A stark attainment gap between privileged and non-privileged teenagers was confirmed again today when the Sutton Trust published our Global Gaps report on the highest achieving students in the latest international OECD PISA tests. By age 16 high achieving students from better-off backgrounds are already three years ahead of the highest achieving students from poorer backgrounds. The Sutton Trust research reveals stark socio-economic gaps between high achieving pupils throughout the world.
One suspects that Richard at age 16 would also be at least three years ahead of Paula in Morris’s powerful tale. As a social mobility/education geek, I do have a few quibbles with the story however.
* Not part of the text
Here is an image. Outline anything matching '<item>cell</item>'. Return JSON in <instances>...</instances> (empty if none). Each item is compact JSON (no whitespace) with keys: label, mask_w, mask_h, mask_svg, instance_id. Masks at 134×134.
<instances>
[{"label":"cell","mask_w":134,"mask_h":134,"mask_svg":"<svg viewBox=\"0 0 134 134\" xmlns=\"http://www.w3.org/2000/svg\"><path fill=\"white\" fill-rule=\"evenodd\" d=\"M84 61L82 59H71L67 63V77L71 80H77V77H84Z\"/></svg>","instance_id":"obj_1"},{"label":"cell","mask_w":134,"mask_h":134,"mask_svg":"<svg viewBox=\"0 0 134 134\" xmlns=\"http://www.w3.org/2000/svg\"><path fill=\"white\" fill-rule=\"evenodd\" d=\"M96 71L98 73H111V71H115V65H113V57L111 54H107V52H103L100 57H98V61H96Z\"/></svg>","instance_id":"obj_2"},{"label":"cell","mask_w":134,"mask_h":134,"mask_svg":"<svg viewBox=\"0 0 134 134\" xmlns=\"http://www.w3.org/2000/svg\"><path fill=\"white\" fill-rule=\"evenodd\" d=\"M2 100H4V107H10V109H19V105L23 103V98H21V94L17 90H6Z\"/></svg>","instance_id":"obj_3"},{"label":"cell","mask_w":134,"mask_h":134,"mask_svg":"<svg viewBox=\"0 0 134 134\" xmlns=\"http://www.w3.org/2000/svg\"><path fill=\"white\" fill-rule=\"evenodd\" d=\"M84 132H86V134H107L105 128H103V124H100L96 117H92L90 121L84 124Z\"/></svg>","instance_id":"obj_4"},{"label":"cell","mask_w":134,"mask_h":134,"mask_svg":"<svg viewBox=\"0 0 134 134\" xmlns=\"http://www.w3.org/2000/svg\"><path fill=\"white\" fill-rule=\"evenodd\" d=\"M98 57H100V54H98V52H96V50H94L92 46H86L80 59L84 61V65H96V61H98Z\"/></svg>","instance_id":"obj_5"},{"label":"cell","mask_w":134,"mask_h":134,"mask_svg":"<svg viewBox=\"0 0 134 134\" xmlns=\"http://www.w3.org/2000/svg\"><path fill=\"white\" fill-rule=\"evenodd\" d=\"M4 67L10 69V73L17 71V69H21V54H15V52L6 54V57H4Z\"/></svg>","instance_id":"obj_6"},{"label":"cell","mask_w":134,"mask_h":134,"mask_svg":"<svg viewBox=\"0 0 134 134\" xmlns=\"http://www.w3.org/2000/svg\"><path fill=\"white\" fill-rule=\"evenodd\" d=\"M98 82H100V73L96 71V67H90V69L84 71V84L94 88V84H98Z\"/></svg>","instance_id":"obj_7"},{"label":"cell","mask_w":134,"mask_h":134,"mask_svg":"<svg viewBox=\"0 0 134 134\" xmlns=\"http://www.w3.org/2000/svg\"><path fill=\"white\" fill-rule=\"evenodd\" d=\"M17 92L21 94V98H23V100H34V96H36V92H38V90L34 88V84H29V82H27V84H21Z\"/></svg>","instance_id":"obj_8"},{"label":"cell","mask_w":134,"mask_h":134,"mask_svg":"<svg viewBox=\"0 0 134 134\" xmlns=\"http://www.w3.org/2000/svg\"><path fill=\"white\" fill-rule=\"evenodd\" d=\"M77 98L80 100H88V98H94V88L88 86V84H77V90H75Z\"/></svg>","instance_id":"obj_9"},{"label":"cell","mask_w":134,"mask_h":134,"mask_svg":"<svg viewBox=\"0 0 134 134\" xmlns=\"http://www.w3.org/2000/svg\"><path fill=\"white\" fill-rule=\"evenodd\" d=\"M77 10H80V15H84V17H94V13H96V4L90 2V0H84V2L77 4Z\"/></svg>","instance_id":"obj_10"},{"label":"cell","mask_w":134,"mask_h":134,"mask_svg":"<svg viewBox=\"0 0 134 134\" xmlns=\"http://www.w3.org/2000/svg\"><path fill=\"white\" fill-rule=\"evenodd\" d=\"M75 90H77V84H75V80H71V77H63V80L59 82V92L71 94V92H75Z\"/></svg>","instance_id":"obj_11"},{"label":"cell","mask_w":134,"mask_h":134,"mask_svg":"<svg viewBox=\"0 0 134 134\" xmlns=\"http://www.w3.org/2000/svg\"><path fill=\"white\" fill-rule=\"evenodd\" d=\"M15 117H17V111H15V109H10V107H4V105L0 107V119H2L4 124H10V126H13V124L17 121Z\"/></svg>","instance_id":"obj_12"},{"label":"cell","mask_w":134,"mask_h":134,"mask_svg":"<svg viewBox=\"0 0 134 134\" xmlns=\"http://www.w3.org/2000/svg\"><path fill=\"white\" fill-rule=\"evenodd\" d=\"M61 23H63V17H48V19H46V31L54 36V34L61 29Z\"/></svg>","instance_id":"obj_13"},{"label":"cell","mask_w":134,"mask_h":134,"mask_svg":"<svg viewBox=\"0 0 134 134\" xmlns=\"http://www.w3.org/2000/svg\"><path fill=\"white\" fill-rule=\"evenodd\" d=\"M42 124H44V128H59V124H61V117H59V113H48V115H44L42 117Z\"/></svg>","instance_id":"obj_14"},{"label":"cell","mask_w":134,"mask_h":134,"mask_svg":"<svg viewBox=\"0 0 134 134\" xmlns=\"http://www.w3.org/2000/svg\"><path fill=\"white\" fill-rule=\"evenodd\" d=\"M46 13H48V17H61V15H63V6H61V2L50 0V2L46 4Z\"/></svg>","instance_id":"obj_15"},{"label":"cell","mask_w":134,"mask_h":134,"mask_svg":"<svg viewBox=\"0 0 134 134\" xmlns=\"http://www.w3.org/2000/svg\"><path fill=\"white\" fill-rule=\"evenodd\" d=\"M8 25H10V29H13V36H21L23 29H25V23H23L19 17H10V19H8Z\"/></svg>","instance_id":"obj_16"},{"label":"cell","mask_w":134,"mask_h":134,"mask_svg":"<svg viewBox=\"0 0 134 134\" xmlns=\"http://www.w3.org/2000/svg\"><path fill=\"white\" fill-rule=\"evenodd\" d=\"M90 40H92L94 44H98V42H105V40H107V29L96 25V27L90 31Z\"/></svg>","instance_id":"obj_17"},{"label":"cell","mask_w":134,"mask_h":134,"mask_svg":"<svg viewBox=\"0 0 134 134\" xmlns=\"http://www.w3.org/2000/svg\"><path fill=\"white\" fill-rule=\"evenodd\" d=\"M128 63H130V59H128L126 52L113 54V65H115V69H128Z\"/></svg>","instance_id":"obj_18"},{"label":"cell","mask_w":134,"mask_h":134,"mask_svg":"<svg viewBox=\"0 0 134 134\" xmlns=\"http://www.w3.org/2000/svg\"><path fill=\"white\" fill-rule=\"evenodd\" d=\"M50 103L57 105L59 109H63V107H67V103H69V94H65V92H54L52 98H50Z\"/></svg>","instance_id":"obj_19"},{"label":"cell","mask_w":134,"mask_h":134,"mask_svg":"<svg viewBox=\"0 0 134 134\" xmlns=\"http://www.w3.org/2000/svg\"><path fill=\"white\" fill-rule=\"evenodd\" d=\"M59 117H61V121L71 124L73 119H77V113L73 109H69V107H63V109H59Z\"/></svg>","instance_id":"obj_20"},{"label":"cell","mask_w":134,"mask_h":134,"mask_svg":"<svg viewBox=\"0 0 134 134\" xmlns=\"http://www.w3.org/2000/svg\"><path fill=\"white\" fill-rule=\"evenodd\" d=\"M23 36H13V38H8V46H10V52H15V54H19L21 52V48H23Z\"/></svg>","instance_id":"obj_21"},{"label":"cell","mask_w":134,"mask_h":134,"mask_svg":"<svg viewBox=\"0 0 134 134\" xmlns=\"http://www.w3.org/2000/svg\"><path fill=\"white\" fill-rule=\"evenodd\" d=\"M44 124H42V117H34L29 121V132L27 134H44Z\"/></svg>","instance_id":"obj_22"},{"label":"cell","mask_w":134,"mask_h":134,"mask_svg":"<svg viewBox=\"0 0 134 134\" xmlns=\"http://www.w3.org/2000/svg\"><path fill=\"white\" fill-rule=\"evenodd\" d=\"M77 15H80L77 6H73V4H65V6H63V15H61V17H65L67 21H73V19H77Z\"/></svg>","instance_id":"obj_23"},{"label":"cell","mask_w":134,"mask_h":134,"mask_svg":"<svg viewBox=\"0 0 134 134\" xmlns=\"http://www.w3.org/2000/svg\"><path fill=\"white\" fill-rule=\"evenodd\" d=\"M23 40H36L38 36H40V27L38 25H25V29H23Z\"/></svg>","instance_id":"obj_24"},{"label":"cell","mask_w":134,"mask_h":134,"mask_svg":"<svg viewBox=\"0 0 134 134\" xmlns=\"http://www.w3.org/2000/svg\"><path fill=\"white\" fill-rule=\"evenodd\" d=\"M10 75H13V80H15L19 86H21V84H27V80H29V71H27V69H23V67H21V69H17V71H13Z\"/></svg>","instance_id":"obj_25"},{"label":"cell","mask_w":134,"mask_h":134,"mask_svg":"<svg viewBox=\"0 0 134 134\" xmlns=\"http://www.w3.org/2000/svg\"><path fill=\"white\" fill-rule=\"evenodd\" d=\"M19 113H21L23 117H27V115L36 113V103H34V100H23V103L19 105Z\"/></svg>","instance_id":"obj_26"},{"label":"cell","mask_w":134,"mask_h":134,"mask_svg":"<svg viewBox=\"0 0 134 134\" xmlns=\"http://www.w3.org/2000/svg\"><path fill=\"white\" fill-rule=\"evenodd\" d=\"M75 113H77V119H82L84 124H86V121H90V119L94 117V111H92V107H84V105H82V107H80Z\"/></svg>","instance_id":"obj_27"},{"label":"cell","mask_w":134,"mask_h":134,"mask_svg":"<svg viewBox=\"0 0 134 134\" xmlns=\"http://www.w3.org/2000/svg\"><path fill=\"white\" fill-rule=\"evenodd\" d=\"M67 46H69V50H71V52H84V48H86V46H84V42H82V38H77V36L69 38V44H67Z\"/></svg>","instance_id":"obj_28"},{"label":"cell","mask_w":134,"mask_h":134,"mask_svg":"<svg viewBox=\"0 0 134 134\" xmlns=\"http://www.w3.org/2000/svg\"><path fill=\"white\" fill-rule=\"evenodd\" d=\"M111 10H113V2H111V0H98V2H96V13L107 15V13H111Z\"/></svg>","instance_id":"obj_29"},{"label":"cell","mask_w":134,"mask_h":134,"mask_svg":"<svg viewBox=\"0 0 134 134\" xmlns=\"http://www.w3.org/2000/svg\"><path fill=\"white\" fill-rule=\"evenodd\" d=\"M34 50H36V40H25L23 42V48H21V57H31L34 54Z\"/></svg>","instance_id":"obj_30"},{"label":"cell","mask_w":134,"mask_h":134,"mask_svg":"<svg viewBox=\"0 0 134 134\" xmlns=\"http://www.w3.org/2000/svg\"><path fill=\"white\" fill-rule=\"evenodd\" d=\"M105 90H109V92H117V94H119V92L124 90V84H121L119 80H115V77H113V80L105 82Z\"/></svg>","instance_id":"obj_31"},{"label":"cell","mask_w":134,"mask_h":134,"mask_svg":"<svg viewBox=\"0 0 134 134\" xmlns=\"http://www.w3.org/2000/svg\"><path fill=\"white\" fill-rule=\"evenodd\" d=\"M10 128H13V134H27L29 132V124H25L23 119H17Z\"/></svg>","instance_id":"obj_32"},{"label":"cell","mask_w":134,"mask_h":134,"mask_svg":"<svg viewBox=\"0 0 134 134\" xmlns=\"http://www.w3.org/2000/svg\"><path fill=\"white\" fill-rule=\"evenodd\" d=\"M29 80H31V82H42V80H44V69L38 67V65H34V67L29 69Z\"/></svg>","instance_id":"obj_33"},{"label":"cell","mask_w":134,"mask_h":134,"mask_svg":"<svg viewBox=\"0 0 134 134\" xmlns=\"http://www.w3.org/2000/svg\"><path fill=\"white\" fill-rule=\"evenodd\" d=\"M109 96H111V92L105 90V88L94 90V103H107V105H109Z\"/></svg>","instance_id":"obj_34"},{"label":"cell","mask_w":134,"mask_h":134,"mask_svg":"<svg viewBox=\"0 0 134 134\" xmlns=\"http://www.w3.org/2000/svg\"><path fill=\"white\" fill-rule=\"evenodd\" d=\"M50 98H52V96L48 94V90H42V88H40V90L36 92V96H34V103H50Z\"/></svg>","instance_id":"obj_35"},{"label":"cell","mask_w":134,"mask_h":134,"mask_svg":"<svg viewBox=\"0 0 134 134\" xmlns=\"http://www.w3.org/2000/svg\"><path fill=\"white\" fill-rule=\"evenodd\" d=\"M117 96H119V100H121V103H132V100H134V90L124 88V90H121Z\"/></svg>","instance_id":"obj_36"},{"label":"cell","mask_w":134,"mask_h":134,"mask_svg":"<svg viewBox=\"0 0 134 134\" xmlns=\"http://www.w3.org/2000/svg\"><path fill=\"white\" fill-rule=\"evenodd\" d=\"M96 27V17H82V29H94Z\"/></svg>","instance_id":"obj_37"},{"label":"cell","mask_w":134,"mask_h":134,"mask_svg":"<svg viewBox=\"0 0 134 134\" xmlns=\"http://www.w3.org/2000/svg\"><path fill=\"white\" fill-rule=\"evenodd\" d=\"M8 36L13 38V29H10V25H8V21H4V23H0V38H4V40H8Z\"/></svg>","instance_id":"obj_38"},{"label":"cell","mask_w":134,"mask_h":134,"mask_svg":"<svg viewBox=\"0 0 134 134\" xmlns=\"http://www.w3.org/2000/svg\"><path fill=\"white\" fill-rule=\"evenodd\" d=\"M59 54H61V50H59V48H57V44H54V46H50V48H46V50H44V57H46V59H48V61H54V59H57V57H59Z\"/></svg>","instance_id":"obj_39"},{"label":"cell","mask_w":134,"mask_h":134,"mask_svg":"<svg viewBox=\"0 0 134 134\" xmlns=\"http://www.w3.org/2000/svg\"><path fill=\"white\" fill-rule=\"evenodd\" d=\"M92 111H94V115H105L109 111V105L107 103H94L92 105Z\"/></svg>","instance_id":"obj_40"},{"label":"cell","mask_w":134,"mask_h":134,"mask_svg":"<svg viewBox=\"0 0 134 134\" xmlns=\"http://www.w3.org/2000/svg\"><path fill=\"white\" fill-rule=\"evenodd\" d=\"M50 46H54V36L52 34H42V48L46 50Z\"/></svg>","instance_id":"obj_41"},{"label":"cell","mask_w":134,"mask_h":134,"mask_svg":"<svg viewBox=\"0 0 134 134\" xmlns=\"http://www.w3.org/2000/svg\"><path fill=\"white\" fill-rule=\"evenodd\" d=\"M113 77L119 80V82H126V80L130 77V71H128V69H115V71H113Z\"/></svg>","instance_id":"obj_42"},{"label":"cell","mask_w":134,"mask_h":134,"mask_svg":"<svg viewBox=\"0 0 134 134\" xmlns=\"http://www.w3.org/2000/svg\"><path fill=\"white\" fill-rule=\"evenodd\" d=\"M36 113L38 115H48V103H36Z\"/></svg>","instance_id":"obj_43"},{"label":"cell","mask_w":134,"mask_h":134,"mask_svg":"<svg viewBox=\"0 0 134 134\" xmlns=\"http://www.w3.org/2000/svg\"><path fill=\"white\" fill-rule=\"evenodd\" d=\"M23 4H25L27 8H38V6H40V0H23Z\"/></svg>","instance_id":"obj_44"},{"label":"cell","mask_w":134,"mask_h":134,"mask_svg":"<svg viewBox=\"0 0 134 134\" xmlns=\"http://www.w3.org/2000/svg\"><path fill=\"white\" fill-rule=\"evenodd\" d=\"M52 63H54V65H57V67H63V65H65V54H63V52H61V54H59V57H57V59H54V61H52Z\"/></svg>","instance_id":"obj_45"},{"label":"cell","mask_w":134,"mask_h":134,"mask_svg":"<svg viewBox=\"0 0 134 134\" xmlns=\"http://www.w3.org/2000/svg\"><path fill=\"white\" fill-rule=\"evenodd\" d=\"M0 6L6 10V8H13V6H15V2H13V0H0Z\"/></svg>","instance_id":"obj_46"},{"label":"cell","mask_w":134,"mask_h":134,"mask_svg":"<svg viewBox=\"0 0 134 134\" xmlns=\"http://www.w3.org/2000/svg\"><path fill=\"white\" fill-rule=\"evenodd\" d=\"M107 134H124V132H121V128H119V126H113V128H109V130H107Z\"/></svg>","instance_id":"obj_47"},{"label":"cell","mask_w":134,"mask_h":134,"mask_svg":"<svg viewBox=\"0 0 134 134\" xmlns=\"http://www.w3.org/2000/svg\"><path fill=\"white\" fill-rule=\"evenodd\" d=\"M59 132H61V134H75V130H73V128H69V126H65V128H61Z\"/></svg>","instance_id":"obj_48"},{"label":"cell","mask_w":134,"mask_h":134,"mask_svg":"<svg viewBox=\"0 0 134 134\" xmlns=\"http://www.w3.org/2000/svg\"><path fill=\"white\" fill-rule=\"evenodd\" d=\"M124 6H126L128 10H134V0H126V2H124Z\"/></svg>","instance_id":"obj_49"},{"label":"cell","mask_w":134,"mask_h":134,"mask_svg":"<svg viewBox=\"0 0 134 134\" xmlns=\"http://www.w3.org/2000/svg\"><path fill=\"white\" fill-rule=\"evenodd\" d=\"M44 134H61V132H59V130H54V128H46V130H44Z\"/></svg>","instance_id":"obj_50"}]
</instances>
Large class sizes don’t really matter – it’s the quality of teaching that counts! And parents from poorer households have high aspirations for their children; they just don’t know the practicalities of helping to realise them. A true depiction of social immobility would chart the prospects of the respective offspring of Richard and Paula.
“On A Plate” is inevitably a caricature. Many people from privileged backgrounds work extremely hard – and that’s as much to do with their success as the opportunities they are fortunate to receive. And many acknowledge all the support that they’ve had. Thankfully many people escape from poverty. Some are helped by charities like the Sutton Trust. Richard and Paula are stereotypes for effect. All of which Morris freely admits.
But the cartoon strip has become global phenomenon, attracting millions of hits and comments. Morris has been swamped with messages from all over the world – Mexico, the UK, France, India, Canada, Thailand, Portugal, Argentina and the US. The illustrator wanted to challenge the “line of thinking that we all simply get what we deserve – that the wealthy must have worked hard, and the poor must be lazy, stupid, or both.” That the story has struck such a chord across the world suggest that there must be some truth in his artwork.